At that point you are already 3 months too late for me, and probably
for most of my fellow kernel hackers. THIS is exactly what makes
systemtap not usable for kernel hackers, and this is exactly why you
see very little contributions from kernel hackers.
(and when it's seen it gets a rather luke warm reception, but that's a
different story).
It also means that unless I want to package and build systemtap myself,
I have to wait for my OS vendor to think about moving to the kernel I'm
on before I can use systemtap. For me as kernel developer.. that's the
second show stopper already.
> To draw an analogy, systemtap is somewhat like low-level userspace
> code like glibc or syslogd or udevd. I hope no one would seriously
> propose casually committing code to those packages that would make
> them unusable on prior kernel versions.
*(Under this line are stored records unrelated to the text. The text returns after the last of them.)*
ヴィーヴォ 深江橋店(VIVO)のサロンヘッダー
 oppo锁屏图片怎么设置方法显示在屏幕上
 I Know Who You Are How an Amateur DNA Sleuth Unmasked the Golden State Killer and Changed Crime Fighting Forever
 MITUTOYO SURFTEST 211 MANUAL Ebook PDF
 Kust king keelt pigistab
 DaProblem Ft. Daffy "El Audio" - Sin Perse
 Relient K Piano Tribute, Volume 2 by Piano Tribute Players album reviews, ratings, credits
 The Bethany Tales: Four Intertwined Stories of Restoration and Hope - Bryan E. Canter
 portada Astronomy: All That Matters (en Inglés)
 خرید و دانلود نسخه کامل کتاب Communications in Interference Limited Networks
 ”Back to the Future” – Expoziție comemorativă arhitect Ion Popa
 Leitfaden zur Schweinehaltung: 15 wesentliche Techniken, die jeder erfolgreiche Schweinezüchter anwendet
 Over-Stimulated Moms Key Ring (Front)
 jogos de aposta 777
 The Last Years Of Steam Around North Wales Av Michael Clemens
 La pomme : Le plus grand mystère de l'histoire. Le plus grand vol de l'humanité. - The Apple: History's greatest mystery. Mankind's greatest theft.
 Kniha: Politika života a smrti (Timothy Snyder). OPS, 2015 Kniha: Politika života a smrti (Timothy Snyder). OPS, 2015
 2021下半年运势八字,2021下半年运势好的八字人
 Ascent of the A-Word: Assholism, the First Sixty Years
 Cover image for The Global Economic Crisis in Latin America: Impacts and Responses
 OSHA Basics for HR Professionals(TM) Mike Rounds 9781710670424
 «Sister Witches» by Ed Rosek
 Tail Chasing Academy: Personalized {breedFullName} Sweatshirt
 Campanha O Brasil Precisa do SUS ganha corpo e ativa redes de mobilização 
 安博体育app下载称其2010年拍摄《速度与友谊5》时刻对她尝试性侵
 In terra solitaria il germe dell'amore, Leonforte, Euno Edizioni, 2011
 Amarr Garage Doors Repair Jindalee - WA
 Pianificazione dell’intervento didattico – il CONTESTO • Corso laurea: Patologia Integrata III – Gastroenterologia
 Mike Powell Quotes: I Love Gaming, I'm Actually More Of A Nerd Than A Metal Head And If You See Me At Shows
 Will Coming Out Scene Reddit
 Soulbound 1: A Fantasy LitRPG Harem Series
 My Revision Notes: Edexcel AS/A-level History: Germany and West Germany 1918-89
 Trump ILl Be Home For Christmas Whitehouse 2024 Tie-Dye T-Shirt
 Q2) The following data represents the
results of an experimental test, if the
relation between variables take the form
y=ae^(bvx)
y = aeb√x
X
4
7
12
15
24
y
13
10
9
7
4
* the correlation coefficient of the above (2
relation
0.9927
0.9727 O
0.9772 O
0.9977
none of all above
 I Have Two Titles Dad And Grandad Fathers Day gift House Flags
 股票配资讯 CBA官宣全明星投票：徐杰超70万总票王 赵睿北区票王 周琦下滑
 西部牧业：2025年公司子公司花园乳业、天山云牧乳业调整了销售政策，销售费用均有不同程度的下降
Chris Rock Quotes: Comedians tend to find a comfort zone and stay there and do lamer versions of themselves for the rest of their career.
Accepting such a patch would
> require their maintainers to fork outright every time a kernel change
> occurs.
we've discussed pulling udev into the kernel source several times, and
the jury is still out on it.
But systemtap is NOT like udev or glibc or ..
it's a kernel component.. at least the part that generates the kernel
code is. it needs to breathe and move together with the kernel.
>
> I hope this fills in some of the gaps in the background.
it explains where you're coming from, which is good. However I for one
really disagree with the assumption, and i just tried to point out that
the consequences of this are rather dreadful.